◆ **Stated exercise**
Return, exactly, the line that contains "Which is nearest to pixel 930 268 considering" together with all lines after it to the end of the entries, and no further lines.

◆ **Data to process**
::::::

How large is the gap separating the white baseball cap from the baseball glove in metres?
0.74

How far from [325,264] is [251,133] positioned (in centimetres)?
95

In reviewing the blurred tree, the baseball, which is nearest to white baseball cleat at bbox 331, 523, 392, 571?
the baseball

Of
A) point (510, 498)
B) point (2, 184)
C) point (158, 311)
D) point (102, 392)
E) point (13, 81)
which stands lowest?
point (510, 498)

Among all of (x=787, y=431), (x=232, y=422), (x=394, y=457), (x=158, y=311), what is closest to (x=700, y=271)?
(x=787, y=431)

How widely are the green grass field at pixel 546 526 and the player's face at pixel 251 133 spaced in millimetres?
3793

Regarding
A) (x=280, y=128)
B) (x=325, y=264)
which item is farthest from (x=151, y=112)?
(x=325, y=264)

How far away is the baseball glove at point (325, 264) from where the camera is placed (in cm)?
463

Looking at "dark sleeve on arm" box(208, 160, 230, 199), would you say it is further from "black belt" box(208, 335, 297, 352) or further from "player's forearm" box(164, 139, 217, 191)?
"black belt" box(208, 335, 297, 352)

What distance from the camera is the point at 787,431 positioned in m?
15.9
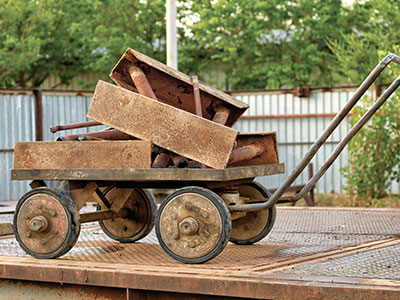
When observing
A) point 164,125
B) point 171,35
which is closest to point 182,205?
point 164,125

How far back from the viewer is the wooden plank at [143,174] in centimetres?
514

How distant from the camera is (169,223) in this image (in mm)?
5211

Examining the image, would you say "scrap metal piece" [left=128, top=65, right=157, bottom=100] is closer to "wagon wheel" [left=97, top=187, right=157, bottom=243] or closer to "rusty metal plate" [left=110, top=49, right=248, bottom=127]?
"rusty metal plate" [left=110, top=49, right=248, bottom=127]

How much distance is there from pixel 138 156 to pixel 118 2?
2178 centimetres

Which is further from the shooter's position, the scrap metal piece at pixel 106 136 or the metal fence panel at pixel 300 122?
the metal fence panel at pixel 300 122

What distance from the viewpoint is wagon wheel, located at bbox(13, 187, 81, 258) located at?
5.37 m

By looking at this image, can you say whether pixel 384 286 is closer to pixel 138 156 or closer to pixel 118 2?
pixel 138 156

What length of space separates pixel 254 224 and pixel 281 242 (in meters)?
0.36

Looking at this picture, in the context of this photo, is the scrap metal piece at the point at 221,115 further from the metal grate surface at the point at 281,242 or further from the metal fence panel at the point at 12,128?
the metal fence panel at the point at 12,128

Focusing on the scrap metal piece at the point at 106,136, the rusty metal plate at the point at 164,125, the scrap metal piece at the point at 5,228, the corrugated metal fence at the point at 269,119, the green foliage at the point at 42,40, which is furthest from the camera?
the green foliage at the point at 42,40

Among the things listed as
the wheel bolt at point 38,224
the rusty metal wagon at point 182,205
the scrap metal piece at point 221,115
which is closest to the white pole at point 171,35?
the scrap metal piece at point 221,115

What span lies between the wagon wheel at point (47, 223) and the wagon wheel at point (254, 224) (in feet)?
5.11

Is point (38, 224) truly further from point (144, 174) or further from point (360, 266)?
point (360, 266)

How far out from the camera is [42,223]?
539 cm
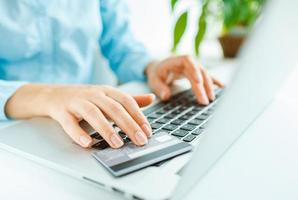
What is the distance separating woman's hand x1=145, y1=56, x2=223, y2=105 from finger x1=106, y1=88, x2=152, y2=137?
168 millimetres

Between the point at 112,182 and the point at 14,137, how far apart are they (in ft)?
0.59

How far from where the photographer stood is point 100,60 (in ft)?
3.11

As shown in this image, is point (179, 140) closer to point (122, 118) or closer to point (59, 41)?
point (122, 118)

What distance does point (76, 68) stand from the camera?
2.56ft

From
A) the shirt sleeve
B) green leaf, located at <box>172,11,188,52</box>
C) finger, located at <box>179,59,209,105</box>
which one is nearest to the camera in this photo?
finger, located at <box>179,59,209,105</box>

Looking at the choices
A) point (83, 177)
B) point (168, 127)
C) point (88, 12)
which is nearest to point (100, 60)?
point (88, 12)

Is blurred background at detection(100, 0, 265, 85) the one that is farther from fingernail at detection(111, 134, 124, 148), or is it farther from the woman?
fingernail at detection(111, 134, 124, 148)

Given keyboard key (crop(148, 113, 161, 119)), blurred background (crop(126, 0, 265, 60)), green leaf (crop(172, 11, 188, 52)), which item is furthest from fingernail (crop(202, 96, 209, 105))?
green leaf (crop(172, 11, 188, 52))

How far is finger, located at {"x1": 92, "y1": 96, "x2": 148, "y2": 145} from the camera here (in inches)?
16.6

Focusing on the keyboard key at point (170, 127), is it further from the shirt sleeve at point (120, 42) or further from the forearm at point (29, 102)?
the shirt sleeve at point (120, 42)

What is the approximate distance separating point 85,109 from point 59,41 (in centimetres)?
31

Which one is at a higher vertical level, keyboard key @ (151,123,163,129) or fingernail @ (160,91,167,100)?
keyboard key @ (151,123,163,129)

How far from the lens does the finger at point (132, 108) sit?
446 millimetres

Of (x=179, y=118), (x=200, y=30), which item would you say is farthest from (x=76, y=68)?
(x=200, y=30)
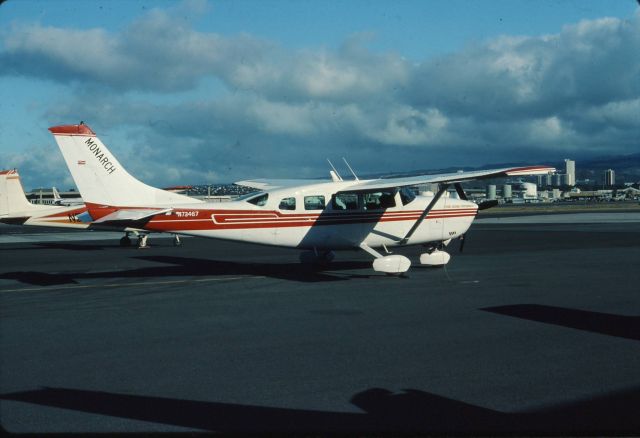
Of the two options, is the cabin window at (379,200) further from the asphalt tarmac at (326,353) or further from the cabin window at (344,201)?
the asphalt tarmac at (326,353)

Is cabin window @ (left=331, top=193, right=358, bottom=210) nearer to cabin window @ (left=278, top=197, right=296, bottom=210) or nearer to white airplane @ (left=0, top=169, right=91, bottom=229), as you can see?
cabin window @ (left=278, top=197, right=296, bottom=210)

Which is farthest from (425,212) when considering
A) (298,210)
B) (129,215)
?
(129,215)

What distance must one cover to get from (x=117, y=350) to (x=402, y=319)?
422 centimetres

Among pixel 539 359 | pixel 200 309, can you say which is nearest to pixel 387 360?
pixel 539 359

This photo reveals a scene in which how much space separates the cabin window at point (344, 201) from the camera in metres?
16.1

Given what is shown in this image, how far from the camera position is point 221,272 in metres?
17.4

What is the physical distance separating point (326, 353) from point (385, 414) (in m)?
2.34

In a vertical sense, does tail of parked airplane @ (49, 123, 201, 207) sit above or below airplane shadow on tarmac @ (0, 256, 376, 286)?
above

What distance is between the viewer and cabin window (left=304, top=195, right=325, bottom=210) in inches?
627

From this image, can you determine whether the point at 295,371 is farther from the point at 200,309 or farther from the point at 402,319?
the point at 200,309

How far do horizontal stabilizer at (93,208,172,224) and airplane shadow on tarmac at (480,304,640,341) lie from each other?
319 inches

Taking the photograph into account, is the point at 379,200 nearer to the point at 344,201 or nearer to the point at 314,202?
the point at 344,201

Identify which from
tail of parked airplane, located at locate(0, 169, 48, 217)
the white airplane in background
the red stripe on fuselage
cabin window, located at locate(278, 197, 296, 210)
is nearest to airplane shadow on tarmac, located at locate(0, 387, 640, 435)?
the red stripe on fuselage

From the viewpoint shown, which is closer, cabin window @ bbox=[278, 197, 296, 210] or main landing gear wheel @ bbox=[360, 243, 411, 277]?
main landing gear wheel @ bbox=[360, 243, 411, 277]
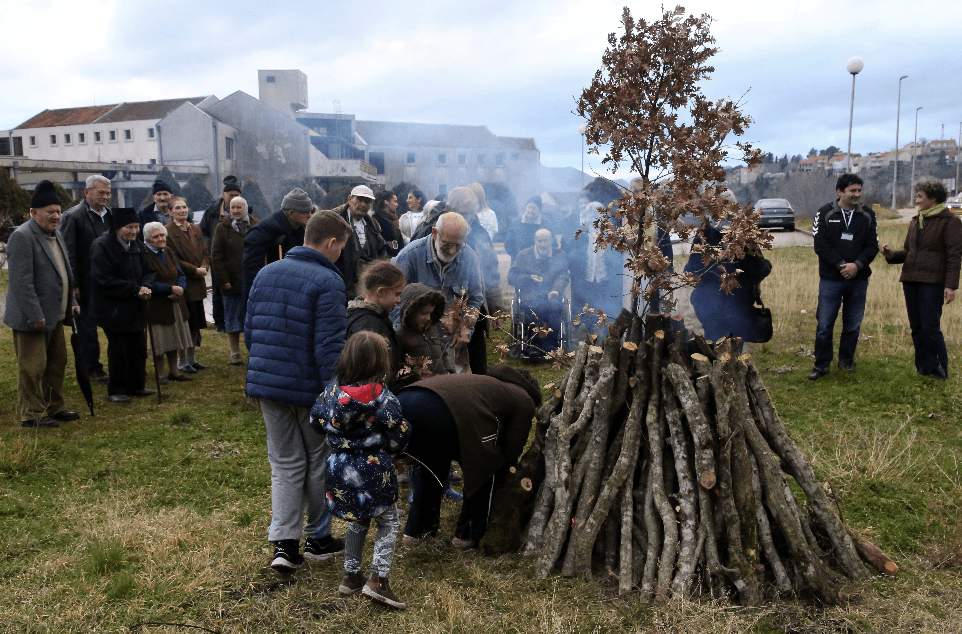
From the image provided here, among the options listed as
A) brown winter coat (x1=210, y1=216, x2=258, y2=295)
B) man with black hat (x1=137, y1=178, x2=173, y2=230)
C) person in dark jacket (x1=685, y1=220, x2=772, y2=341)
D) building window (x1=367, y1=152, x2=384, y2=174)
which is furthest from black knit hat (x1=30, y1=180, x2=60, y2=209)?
building window (x1=367, y1=152, x2=384, y2=174)

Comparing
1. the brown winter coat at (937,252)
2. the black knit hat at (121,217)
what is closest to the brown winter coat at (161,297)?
the black knit hat at (121,217)

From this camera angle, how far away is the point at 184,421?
695cm

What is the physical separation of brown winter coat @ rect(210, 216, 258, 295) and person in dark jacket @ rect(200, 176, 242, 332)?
0.47ft

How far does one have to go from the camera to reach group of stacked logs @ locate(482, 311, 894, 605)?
365 cm

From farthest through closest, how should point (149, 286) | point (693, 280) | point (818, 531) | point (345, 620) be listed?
point (149, 286)
point (818, 531)
point (693, 280)
point (345, 620)

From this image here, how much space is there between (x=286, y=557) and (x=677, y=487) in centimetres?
216

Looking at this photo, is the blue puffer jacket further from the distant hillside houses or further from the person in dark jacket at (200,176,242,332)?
the distant hillside houses

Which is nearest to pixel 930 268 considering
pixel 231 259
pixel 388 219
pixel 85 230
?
pixel 388 219

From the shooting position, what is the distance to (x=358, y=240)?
26.6 ft

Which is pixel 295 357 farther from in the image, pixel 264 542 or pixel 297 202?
pixel 297 202

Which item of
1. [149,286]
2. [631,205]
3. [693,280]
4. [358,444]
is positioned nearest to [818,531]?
[693,280]

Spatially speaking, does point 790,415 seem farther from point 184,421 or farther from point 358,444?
point 184,421

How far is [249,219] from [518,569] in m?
6.75

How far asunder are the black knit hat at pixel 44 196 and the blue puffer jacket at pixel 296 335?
3856mm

::::::

◆ **Expected output**
Which is nearest to pixel 930 268 considering
pixel 231 259
pixel 388 219
pixel 85 230
?
pixel 388 219

From the shooting position, what is the distance to (x=358, y=240)?
26.6 ft

Which is pixel 295 357 farther from in the image, pixel 264 542 or pixel 297 202?
pixel 297 202

Which item of
1. [149,286]
2. [631,205]
3. [693,280]
4. [358,444]
is positioned nearest to [818,531]?
[693,280]

Spatially speaking, does point 790,415 seem farther from point 184,421 or farther from point 358,444?
point 184,421

How far is [249,219] from [518,569] in m?
6.75

How far asunder are the black knit hat at pixel 44 196 and the blue puffer jacket at pixel 296 335?
3856mm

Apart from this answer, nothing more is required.